Un coup d'épée. Un manteau déchiré. Et dans le froid vif un pauvre revêtu. Voilà du Ciel un regard qui tombe de Celui-là même qui a dit : « J'étais nu et vous M'avez vêtu. » Et voici sur terre, depuis des siècles, une image qui demeure. Des milliers de publicitaires cherchent des slogans pour une marque de manteau indéchirable : ils ne trouvent pas. Et pour le manteau déchiré, le coup de l'épée bat tous les records de publicité : même l'illettré connaît saint Martin, et, parmi les lettrés, 99% d'entre eux, de saint Martin ne connaissent que l'épisode du manteau... et de l'épée.
Pourquoi donc ?
Parce que ce geste décidé impressionne les indécis que nous sommes tous.
L'hiver sera froid. Devant mon radiateur glougloutant de chaleur, je pense aux vieux dans leur grenier et, car je suis bon avec eux, je voudrais partager. Ce bon désir va même flotter dans toutes mes soirées, et m'attrister ; et je vais chercher à me justifier parce que, tout de même, je voudrais, je voudrais bien, je vouvoudraidrais bien... Et si ce soir je liquidais d'un coup - d'un coup d'épée - mon armoire trop pleine : je ne sais pas, si j'aurai fait du bien, mais j'aurai gagné une victoire sur moi-même. Saint Martin reste professeur à l'École de Guerre, la guerre contre soi-même, la plus difficile des guerres.

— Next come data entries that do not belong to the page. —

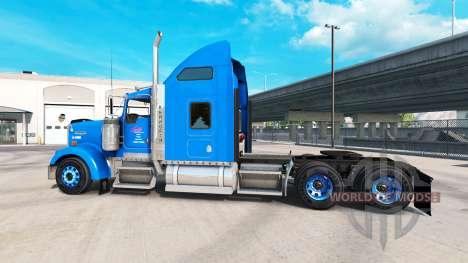 Haut auf Carlile Kenworth W900 Zugmaschine für American Truck Simulator
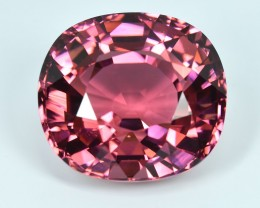 16.38 Cts Dazzling Beautiful Stone Natural Pink Tourmaline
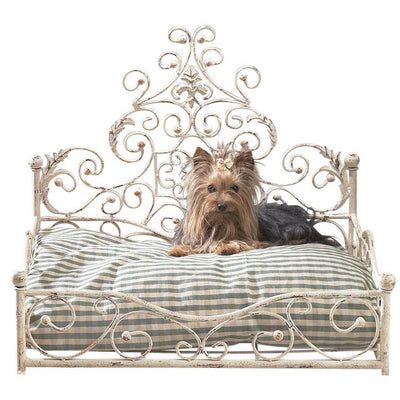 Scroll Pet Bed - Old World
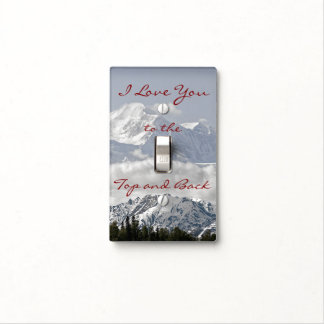 Vintage Mountains: I Love You to the Top and Back Light Switch Cover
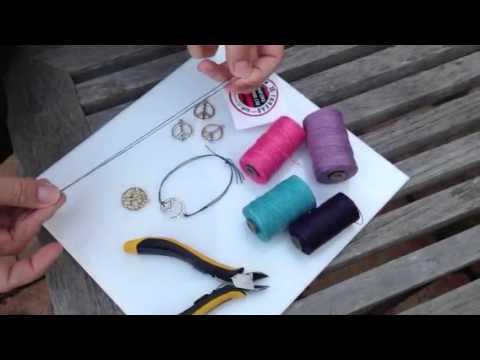 nouvelle arrivee vente discount Quantité limitée How to make Wish Bracelets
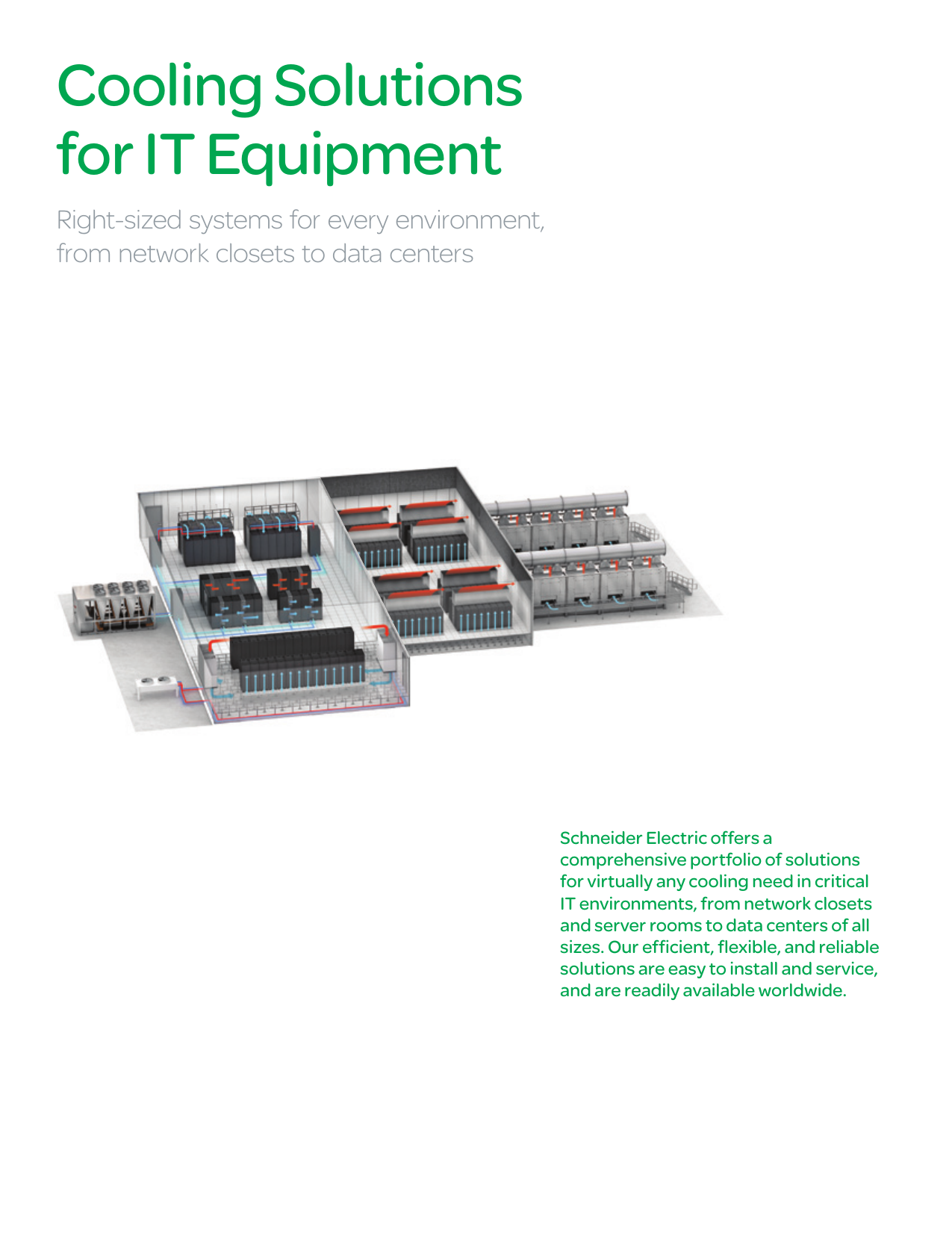 Cooling Solutions For It Equipment Wiring Closet 018813874 1 328c05a0796a0e16a6a468c80541c11e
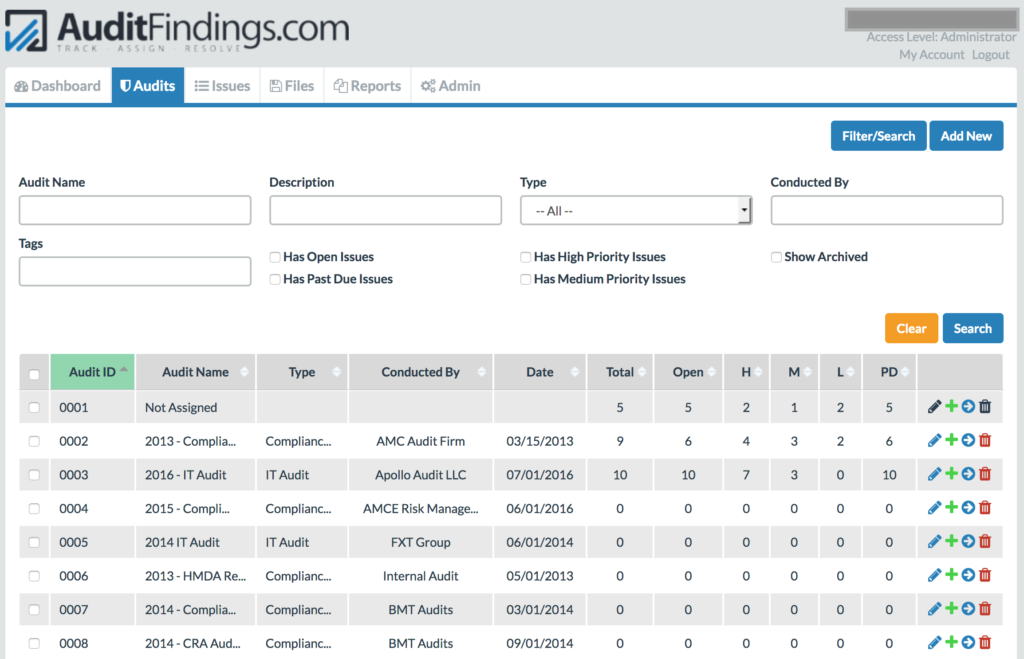 Audit Issue Tracking System Summary Tab in AuditFindings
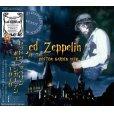 画像1: LED ZEPPELIN / AT THE BOSTON GARDEN 1970 【2CD】 (1)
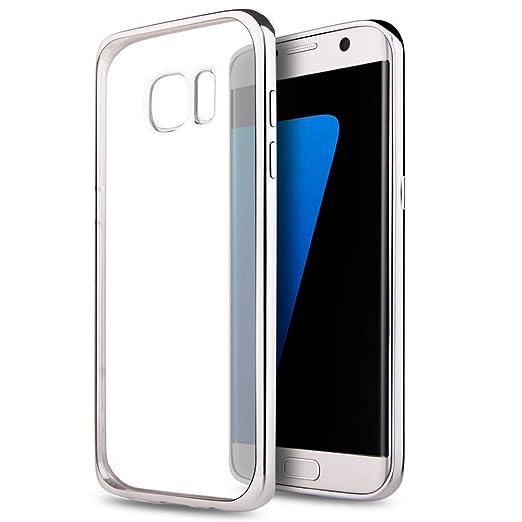 2 opinioni per Cover Samsung Galaxy S6, Custodia Samsung Galaxy S6, Coodio Chrome Placcatura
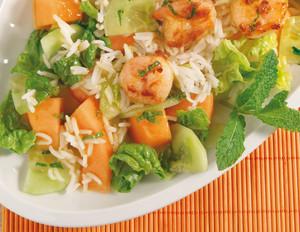 Melonen-Reis-Salat mit Garnelen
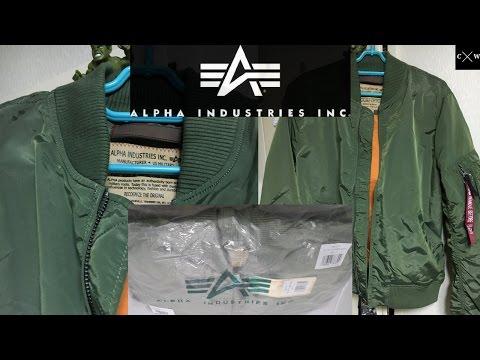 ALPHA INDUSTRIES - MA1 Flight Jacket Review - Slim Fit - Sage Green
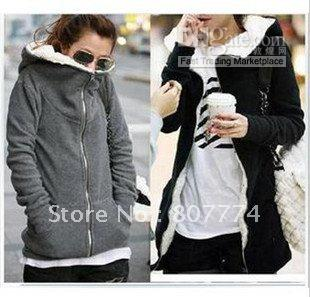 2012 Winter New Women's Zipper Up Long Sleeve Hoodie Coat Cotton ...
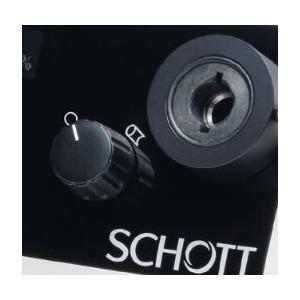 SCHOTT Fuente de luz fría KL 1500 HAL (sin cable de alimentación)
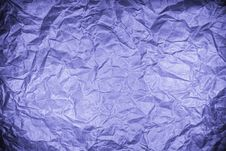 Free Old Paper With Dark Edges Royalty Free Stock Photo - 8298285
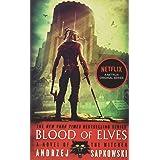 Blood of Elves: 3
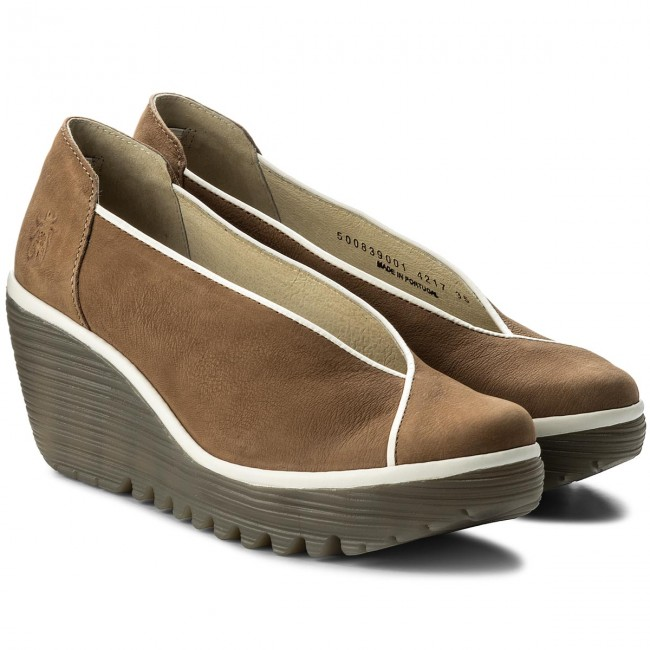 Halbschuhe FLY LONDON                                                      Yucafly P500839001 Sand/Offwhite ca9ae2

Les enfants ont faim. Pas tous, mais certains. Ils ne meurent pas comme des squelettes, non-certes. Mais ils dépériront faute de lait. La radio l'a dit. La télé me l'a décrit. Cela me gêne tout de même devant mon café-crème. C'est bon, une gauloise, mais pourquoi m'avoir montré que deux paquets de gauloises économisés, cela vaut une boîte de lait pour l'enfant sans lait ? Cela m'empoisonne d'y penser, tandis que la fumée m'enveloppe de son laiteux manteau. Manteau : chèques postaux. Mon carnet. Un pointillé à déchirer. Un coup d'épée. Un chèque postal à 5620-09. Ah ! saint Martin, pourquoi m'avez-vous décidé ? C'est fait.
Saint Martin avait fait le vœu, à la fin de sa vie, de ne plus assister ni aux synodes ni aux Conciles, car il remarquait à chaque discussion une diminution de son don des miracles. En son temps, il y avait beaucoup de miracles et beaucoup de conciliabules. Aujourd'hui, il n'y a guère de miracles, mais voici enfin un Concile. Et tout le monde, du coiffeur au speaker, m'en parle. On ne sait pas comment cela finira, ce Concile, mais déjà, quel coup d'épée dans le voile du Temple : ceux de Moscou sont au Vatican. A la paroisse, on était calfeutré dans un rideau de préjugés, et le voici déchiré, puisqu'au Concile, on parle ouvertement de réformes inespérées.
Moi-même j'étais empêtré dans un filet d'œuvrettes vénérables. Coup d'épée dans le décor : l'Afrique regarde par la déchirure et mesure la Charité de l'Église. Et voici l'Église face à face avec 2 milliards d'âmes qui l'interrogent. Misereor super turbam. Est-ce que je reste drapé dans un manteau de traditions vénérables? Est-ce que je reste emmailloté par ces demi-désirs qui, d'une année à l'autre, me font envisager d'être réellement visiteur de prison ou d'hôpital ? Cela déchirera un de mes week-ends, cela risque de me découdre une douce habitude. Il faut bien qu'un jour, je me décide et je tranche. Ce jour de la coupure et du don, c'est le jour du Secours. C'est Dimanche 18 Novembre, saint Martin, avec son manteau déchiré, m'attend. Il me présente le manteau. Il ne dit rien, mais c'est, cette épée qui me parle : « Vous serez l'Église vivante, parce que vous serez l'Église servante. » Les réfugiés, les prisonniers, les enfants, les sinistrés de toute l'année attendent. Cela ne tient qu'à un fil. Je tranche. Et, ce jour, je partage...
Jean RODHAIN
[1] Article non signé mais formellement identifié Jean Rodhain par Françoise Mallebay.